#### Text provided:
__________
Some lovely responses to my recent post on depression. Makes me think there's a lot of it about. People struggling with the bleak, the sad, the greyness. I do feel though, that the more we talk about depression, the more its shame and stigma are chipped at. Only this morning I was talking to a friend who said that her mate's brother had tried to hang himself. Shocked, I asked if she'd talked to him. "Oh no - I wouldn't know what to say." Well did anyone talk to this man? "Erm . . apparently nobody realised anything was wrong. He seemed to be ok." What the fuck does that mean? Seemed ok? It was particularly hard for this man because he came from a family where talking about your feelings, much less mentioning that you felt sad, was unequivocal proof that you were a big poof. I found myself scribbling down the number of The Samaritans "They don't offer advice, they don't tell you what do to," I said. "They just listen." Which they do. And they've saved many lives.

She took the piece of paper and I hope she gives it to him. It's shocking that we live in a culture where a man can't ask for help, or admit he can't cope without feeling less of a man. Follow that line of thought to its ultimate end and you've got men who shoot their entire family and burn the house down.

But I felt the clouds lift a little in the past few days. I bundled up the first half of my novel and sent it off to a literary agent, and tried to work my way through the massive pile of reading I have to do for this Open University course I'm teaching. Went to Milton Keynes at the weekend for a OU Induction Course. (Ever been to Milton Keynes? Don't bother.) I stayed at the Hilton Milton which featured a delicious tropical swimming pool, nestled in lush greenery on the website, but when I actually went swimming there on Saturday morning, looked more like the place where the Remedial Swimming class go to splash with the OAP's. But the induction was fun. You can always tell the teachers of Creative Writing - they generally have hennaed hair and bright, swirly scarves. "You get a lot of nutters on this course" said one stalwart OU teacher. "What, teaching or learning?" I asked nervously. "Oh both!" she said cheerfully. "Most of them think they're going to be Ernest Hemingway after doing a writing course. They are in terms of the alcohol but not the talent."
__________
#### Input data:

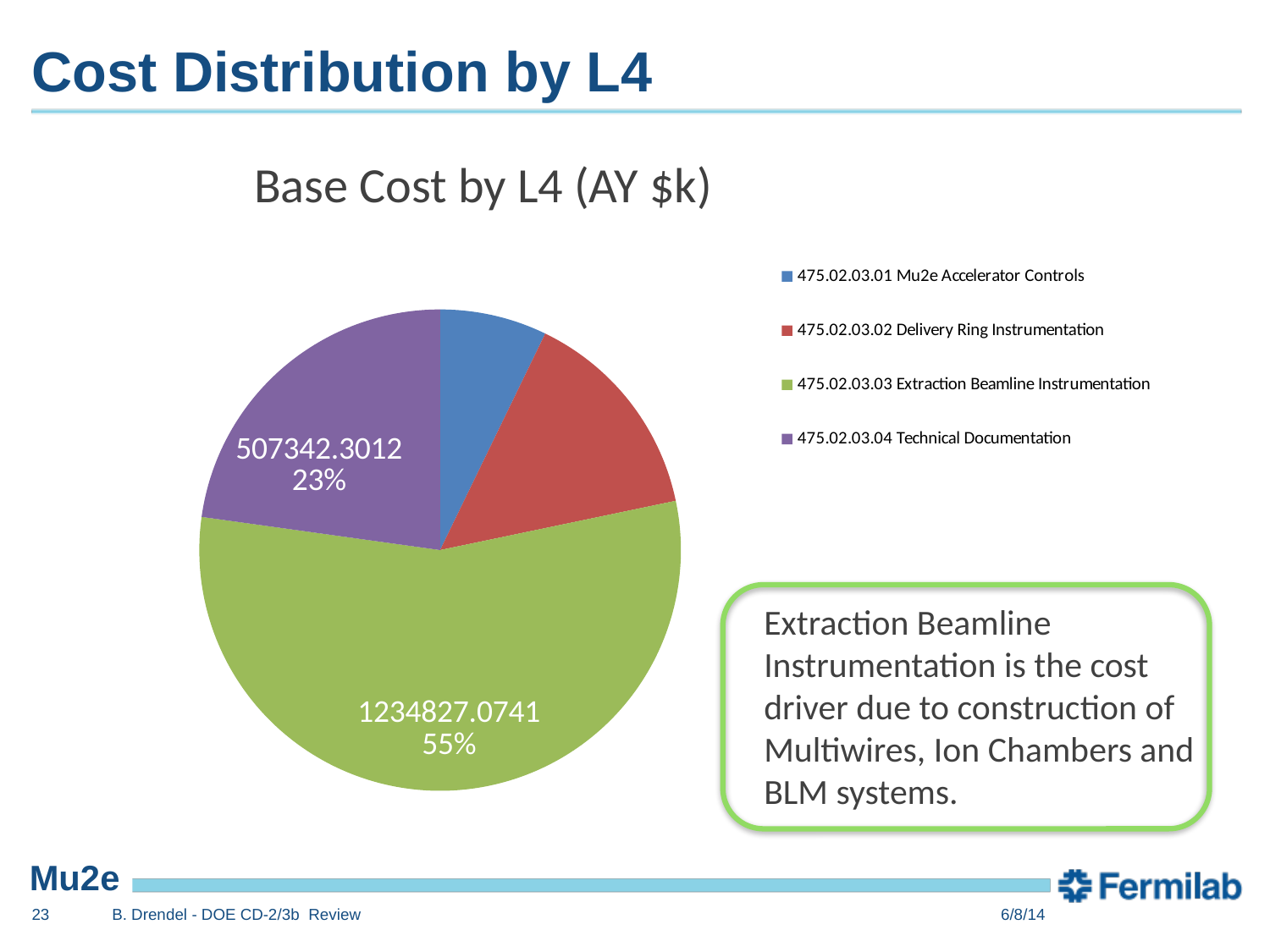
How many slices does the pie chart have? 4 What share of the pie does 475.02.03.03 Extraction Beamline Instrumentation represent? 55% What kind of chart is shown on the slide? pie chart What is the difference between the values for 475.02.03.03 Extraction Beamline Instrumentation and 475.02.03.04 Technical Documentation? 727484.7729 What is the value shown for 475.02.03.03 Extraction Beamline Instrumentation? 1234827.0741 Which category has the smallest slice of the pie? 475.02.03.01 Mu2e Accelerator Controls Which category has the largest slice of the pie? 475.02.03.03 Extraction Beamline Instrumentation What is the value shown for 475.02.03.04 Technical Documentation? 507342.3012 What is the title of the chart? Base Cost by L4 (AY $k) What share of the pie does 475.02.03.04 Technical Documentation represent? 23% How many entries does the legend list? 4 Which is larger, the slice for 475.02.03.02 Delivery Ring Instrumentation or the slice for 475.02.03.01 Mu2e Accelerator Controls? 475.02.03.02 Delivery Ring Instrumentation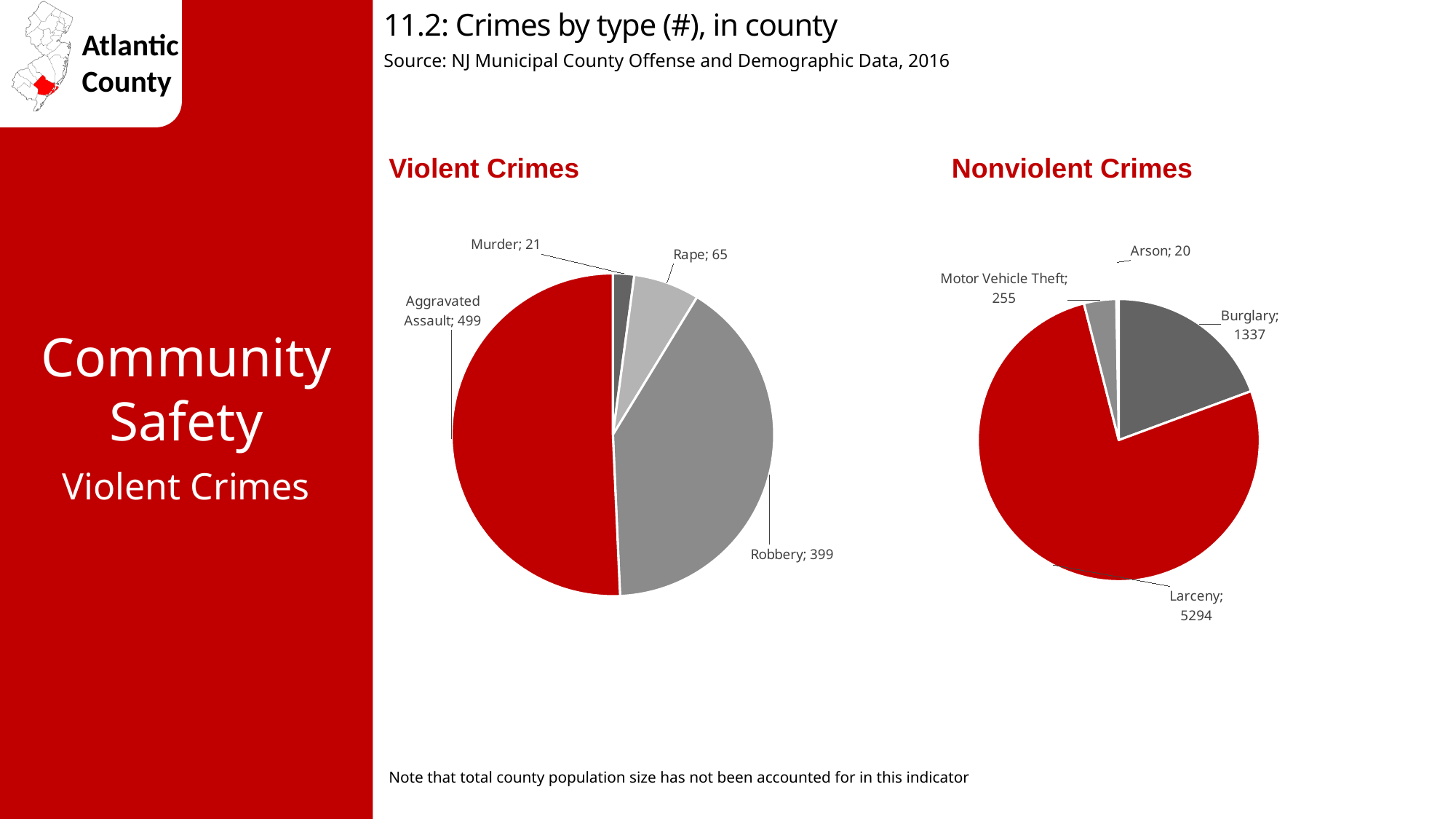
In the Violent Crimes chart, how many aggravated assaults are shown? 499 In the Nonviolent Crimes chart, what is the value for Motor Vehicle Theft? 255 What kind of chart is the Violent Crimes chart? Pie chart In the Violent Crimes chart, what is the difference between Aggravated Assault and Robbery? 100 In the Nonviolent Crimes chart, which crime type has the largest slice? Larceny In the Nonviolent Crimes chart, what is the difference between Larceny and Burglary? 3957 What is the total of all values in the Violent Crimes chart? 984 How many categories does the Nonviolent Crimes chart show? 4 In the Nonviolent Crimes chart, what is the value for Burglary? 1337 In the Violent Crimes chart, what is the value for Robbery? 399 In the Violent Crimes chart, which is larger, Rape or Murder? Rape In the Violent Crimes chart, which crime type has the smallest slice? Murder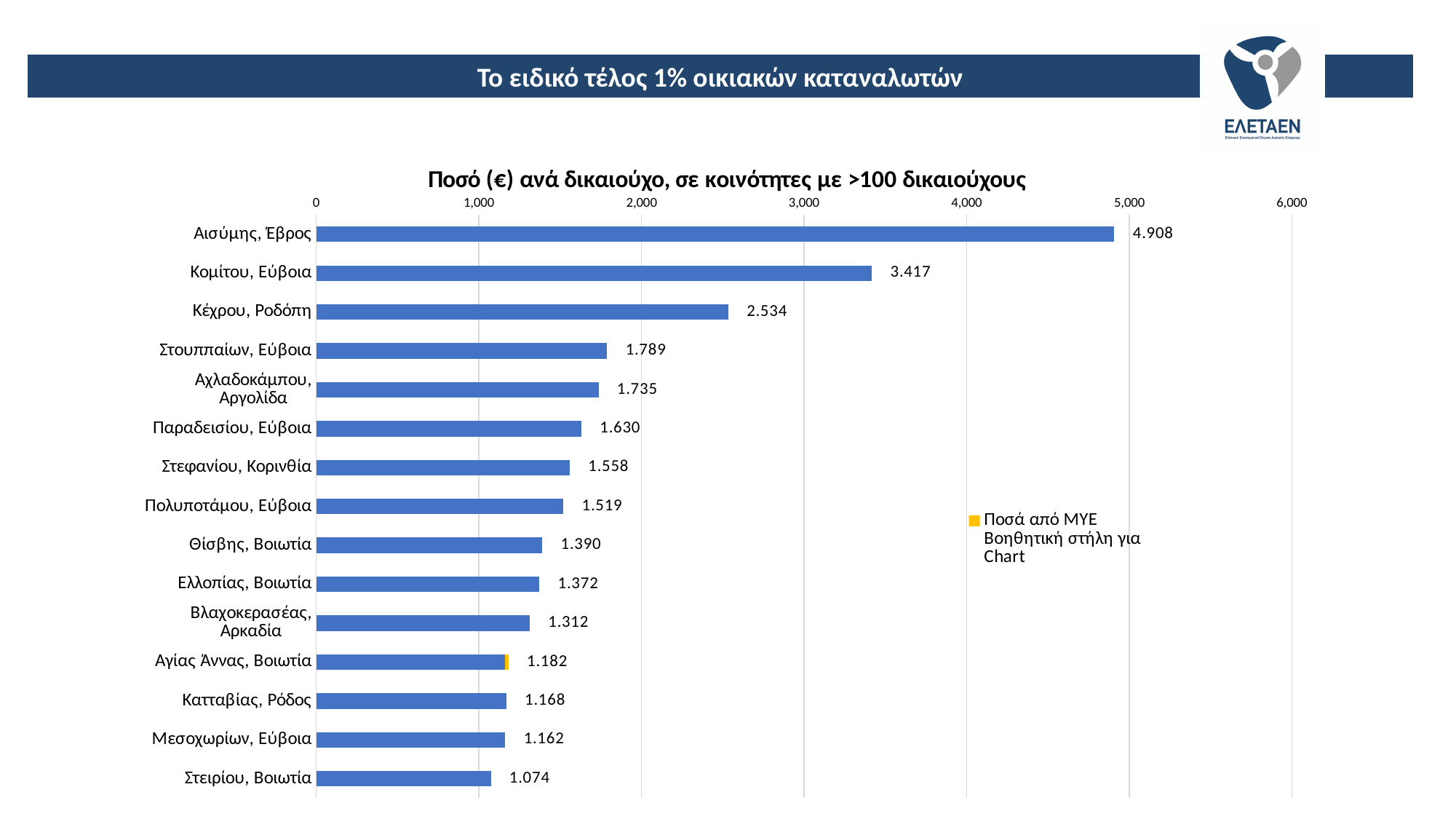
Is the value for Κομίτου, Εύβοια greater or less than 3,000? greater What is the difference between the values for Αισύμης, Έβρος and Κομίτου, Εύβοια? 1.491 What is the title of the chart? Ποσό (€) ανά δικαιούχο, σε κοινότητες με >100 δικαιούχους What is the value for Κέχρου, Ροδόπη? 2.534 What is the value for Στειρίου, Βοιωτία? 1.074 What type of chart is shown on the slide? bar chart How many categories are shown in the chart? 15 Which is larger, the value for Παραδεισίου, Εύβοια or the value for Στεφανίου, Κορινθία? Παραδεισίου, Εύβοια Which category has the highest value? Αισύμης, Έβρος What is the value for Αισύμης, Έβρος? 4.908 Which category has the lowest value? Στειρίου, Βοιωτία What is the value for Θίσβης, Βοιωτία? 1.390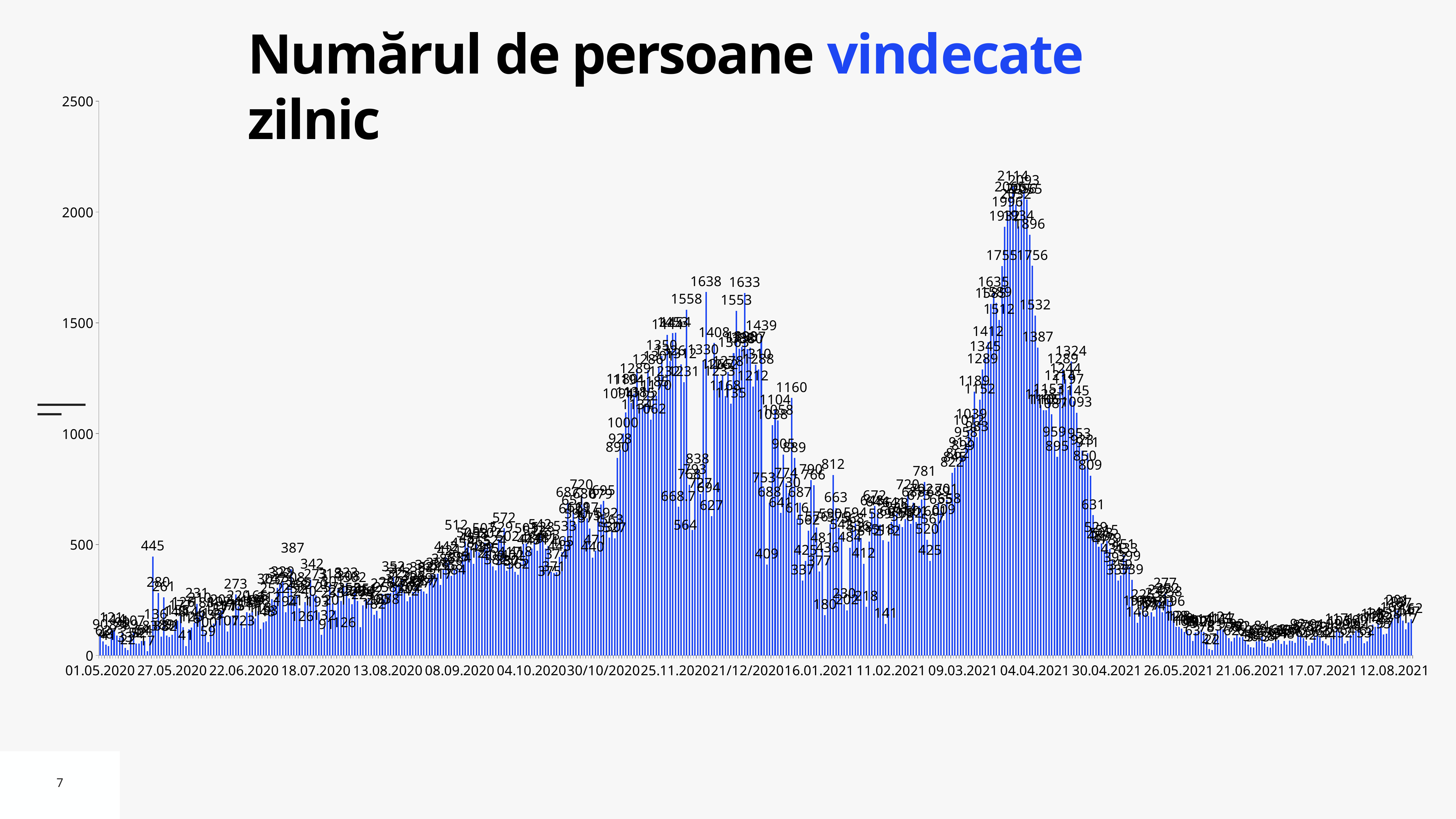
What is the title of the chart? Numărul de persoane vindecate zilnic What is the highest daily value labelled on the chart? 2114 Are the bars around 21.06.2021 greater or less than 500? less What is the difference between the peak value 2114 and the labelled value 1896 in April 2021? 218 Which is larger, the labelled value 445 near 27.05.2020 or the labelled value 387 near 18.07.2020? 445 What is the difference between the labelled values 1638 and 1633 in the November–December 2020 peak? 5 What is the highest value labelled in the peak around 25.11.2020? 1638 What kind of chart is shown on the slide? bar chart Is the highest bar around 04.04.2021 greater or less than 2000? greater What is the maximum value shown on the vertical axis? 2500 Do the values rise or fall between 04.04.2021 and 26.05.2021? fall Which is larger, the peak value of 2114 in April 2021 or the peak value of 1638 in November 2020? 2114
__________
#### Work request 1:
According to the blog post on depression, which hotel did the writer stay at for the Open University induction course in Milton Keynes?
#### Work request 2:
Extend the blog post on depression and the Open University course, picking up after its final sentence.

#### Answer area 1:
The Hilton Milton.

#### Answer area 2:
But apparently the only course which attracts a higher proportion of nutters is the psychology course.

3 comments:

Kit Courteney said...

I have an OU degree in psychology.

I can vouch for your last comment - alas.

Jane said...

Is that really true though? I only know one psychologist who when he goes to parties and says what he does gets: "Oooh are you psychoanalysing me?" As though a psychologist or someone with a degree in it, gives you psychological x-ray vision.

However, when I went to the OU creative writing induction, I found myself irrestibly drawn towards wearing a long flowing scarf and tye-died clothing. This is very worrying.

Kit Courteney said...

To be fair, the ones doing the tutoring were less nut-like than the students (I was the exception, of course - perfectly normal, me). MANY of the students I had contact with (in tutorials and at summer schools) yearned to be tv detectives akin to Robbie Coltrane's 'Cracker'. A wee bit more to it than being able to spell 'Freud', wearing an ill-fitting suit and drinking too much, so their dreams were bound to be dashed.

You're right about the 'Tell me what I'm thinking' thing, though. I've only got a degree in it - I've never used it professionally - but still, if ever I mention it I get 'I bet you know what I'm going to say next', 'Go on - psychoanalyse me, I'm really interesting', etc.

Perhaps it's the rest of the world who are nuts and NOT the psychology types themselves. Perhaps not.

Go with the flowy, weird-coloured clothes... better than wide collars, brown 'slacks' and socked-sandaled feet approach. Maybe.